EU leaders blaming Russia for Ukraine not signing accord
Kiev's decision to scrap trade and political pact seen as Cold War-style battle of East and West
European Union leaders hit out at Russia at a summit yesterday after Ukraine refused to sign a landmark accord, dealing a blow to EU plans to draw ex-Soviet states into the Western fold.
The snub by jewel-in-the-crown Ukraine highlighted a worsening EU-Russia tug-of-war over former Soviet satellites in eastern Europe.
"The times of limited sovereignty are over in Europe," European Commission President Jose Manel Barroso said after Ukrainian President Viktor Yanukovych turned a deaf ear to pleas from the bloc's 28 leaders to strike the far-reaching trade and political deal, claiming economic pressure from Moscow.
"We cannot accept ... to have a kind of a possible veto of a third country," Barroso added.
The two-day summit held in the Lithuanian capital on the EU's eastern flank was supposed to have celebrated a five-year drive to cement ties between the bloc and Belarus, Ukraine, Moldova, Georgia, Armenia and Azerbaijan.
But days before the summit Yanukovych pulled out of the signature of the accord that was to have been the event's crowning moment.
The EU "door will always remain open for Ukrainians should they wish it," said French President Francois Hollande. Georgia and Moldova meanwhile initialled political and trade agreements that will still need to be officially signed to come into effect, hopefully at some point within the next year.
"We hope that sooner or later Ukraine will be ready," said EU Council president Herman Van Rompuy said. "We will not give in to external pressure, not the least from Russia."
Van Rompuy meanwhile hailed the "determination, courage and political will" of Georgia and Moldova amid worries they too like Ukraine will come under Russian pressure to eventually pull back from the EU deals.
"Russia has already begun to increase pressure on these states as well," said global think-tank Stratfor.
Yanukovych meanwhile requested extra EU funds to help the nation's struggling economy and demanded three-way talks between the EU, Russia and Ukraine on trade - an idea blunt ly rejected by Brussels.
As one EU official put it this week "it would be like inviting China to the table at talks to agree an EU-US free trade deal".

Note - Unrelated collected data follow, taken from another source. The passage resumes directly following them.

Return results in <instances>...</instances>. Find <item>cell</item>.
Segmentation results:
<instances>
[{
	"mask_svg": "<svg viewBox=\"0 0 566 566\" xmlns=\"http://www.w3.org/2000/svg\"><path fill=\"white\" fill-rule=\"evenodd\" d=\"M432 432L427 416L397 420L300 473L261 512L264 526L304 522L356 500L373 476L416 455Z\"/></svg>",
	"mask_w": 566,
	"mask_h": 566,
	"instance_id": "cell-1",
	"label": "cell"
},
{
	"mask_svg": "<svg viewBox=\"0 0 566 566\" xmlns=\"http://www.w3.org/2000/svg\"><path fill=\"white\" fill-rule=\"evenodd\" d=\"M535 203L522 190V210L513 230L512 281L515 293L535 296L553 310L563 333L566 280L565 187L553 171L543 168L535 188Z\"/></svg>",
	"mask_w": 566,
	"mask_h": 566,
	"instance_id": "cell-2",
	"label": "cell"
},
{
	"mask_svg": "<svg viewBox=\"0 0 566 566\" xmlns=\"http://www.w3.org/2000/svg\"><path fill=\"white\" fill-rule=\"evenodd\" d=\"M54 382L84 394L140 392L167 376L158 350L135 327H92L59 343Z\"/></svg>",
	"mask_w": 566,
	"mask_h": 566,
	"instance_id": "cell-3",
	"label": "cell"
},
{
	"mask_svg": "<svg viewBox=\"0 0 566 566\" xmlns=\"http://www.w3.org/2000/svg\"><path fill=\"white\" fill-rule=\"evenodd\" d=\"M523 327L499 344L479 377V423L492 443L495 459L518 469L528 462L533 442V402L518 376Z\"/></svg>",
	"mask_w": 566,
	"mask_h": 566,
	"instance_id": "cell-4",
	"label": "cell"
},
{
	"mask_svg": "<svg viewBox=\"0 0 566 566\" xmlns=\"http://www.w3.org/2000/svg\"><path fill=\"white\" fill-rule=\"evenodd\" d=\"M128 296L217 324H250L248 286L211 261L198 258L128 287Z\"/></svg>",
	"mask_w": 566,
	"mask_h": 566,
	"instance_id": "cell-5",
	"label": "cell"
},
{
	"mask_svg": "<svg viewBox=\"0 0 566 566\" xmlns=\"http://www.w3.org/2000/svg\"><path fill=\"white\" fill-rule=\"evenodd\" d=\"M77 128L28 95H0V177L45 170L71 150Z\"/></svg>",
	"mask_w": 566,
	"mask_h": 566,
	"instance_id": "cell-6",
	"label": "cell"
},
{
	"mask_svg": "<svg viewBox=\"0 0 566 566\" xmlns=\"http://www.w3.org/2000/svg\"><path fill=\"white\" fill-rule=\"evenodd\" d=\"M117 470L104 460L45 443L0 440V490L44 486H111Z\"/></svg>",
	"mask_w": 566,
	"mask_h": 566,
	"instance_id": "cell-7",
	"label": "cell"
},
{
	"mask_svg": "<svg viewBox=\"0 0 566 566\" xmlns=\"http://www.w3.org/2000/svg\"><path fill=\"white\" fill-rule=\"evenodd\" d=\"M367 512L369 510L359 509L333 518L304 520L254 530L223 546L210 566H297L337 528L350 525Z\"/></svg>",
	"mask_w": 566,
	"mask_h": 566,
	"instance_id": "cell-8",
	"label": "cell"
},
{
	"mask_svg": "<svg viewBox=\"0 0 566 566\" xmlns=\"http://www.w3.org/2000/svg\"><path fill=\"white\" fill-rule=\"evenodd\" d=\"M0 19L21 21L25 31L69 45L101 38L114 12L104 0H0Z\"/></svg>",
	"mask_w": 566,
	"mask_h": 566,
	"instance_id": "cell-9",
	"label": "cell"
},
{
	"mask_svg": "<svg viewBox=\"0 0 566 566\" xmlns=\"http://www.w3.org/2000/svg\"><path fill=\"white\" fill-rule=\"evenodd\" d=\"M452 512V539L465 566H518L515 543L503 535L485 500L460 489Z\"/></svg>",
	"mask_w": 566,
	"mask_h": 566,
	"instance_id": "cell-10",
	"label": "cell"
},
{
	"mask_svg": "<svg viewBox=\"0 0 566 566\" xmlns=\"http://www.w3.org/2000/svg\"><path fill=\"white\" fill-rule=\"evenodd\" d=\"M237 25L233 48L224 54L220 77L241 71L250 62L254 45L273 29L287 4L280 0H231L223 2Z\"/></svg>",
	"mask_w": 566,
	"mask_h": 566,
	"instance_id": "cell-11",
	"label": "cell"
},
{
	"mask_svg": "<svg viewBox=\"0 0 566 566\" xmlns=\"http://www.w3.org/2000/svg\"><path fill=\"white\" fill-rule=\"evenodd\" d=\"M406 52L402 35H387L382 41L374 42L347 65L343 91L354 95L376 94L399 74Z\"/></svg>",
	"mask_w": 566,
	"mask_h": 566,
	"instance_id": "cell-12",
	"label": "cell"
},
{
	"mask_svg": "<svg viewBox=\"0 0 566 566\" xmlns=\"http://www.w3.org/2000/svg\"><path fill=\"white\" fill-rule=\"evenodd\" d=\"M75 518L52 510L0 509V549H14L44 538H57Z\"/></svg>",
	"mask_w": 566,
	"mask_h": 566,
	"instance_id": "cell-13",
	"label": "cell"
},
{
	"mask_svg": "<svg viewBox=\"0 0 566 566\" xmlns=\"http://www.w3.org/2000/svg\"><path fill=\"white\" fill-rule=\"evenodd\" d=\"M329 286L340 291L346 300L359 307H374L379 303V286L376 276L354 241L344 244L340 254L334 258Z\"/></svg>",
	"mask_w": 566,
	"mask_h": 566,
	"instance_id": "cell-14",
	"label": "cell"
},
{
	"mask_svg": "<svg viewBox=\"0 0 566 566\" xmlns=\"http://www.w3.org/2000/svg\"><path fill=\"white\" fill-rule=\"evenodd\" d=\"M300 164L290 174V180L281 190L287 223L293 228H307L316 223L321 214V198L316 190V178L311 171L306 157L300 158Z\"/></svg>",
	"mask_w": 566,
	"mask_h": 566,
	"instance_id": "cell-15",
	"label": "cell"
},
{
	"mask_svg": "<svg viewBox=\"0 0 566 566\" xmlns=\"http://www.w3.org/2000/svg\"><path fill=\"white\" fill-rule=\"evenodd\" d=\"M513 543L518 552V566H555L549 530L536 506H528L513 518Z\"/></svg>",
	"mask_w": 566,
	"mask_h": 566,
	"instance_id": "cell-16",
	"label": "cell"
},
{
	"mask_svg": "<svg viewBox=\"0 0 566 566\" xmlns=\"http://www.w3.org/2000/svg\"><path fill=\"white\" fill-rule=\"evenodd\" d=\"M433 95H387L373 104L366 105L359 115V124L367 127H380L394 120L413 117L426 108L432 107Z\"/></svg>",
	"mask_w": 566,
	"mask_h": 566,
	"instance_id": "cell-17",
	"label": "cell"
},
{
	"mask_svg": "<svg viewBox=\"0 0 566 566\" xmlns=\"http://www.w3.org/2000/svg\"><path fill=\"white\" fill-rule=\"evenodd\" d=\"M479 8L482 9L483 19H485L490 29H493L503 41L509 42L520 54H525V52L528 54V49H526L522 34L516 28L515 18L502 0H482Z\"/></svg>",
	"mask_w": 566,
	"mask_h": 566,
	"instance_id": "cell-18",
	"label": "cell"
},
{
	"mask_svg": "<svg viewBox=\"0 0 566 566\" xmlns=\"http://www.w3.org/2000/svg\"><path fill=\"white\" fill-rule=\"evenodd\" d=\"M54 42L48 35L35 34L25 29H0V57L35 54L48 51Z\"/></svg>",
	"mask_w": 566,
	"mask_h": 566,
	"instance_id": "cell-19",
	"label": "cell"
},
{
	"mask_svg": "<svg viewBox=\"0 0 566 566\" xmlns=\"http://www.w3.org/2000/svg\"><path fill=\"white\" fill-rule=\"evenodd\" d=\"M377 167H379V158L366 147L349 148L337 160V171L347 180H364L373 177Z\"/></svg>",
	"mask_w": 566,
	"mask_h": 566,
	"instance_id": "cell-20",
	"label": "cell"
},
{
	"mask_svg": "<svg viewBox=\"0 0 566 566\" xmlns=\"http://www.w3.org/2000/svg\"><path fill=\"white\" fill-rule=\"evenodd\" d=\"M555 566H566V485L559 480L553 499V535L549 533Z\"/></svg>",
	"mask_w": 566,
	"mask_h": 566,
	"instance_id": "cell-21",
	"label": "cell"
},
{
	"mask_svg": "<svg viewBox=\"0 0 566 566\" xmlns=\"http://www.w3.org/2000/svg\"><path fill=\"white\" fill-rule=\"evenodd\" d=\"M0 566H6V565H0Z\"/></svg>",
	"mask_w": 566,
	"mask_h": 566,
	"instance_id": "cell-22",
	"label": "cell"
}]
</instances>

Yanukovych said he hoped to sign the historic pact "in the near future", which could mean as soon as February or March at an EU-Ukraine summit.
"For us, the European choice remains a strategic direction of Ukraine's further... development," he said.
Kiev's surprise decision to scrap the landmark accord with the EU has unleashed a war of words between East and West recalling Cold War days and sparked some of the biggest protests seen in Ukraine in a decade.
Pro-EU Ukrainians took to the streets as thousands of demonstrators locked hands yesterday in what was a symbolic chain linking their ex-Soviet country to the European Union after Yanukovych failed to salvage the deal with the bloc.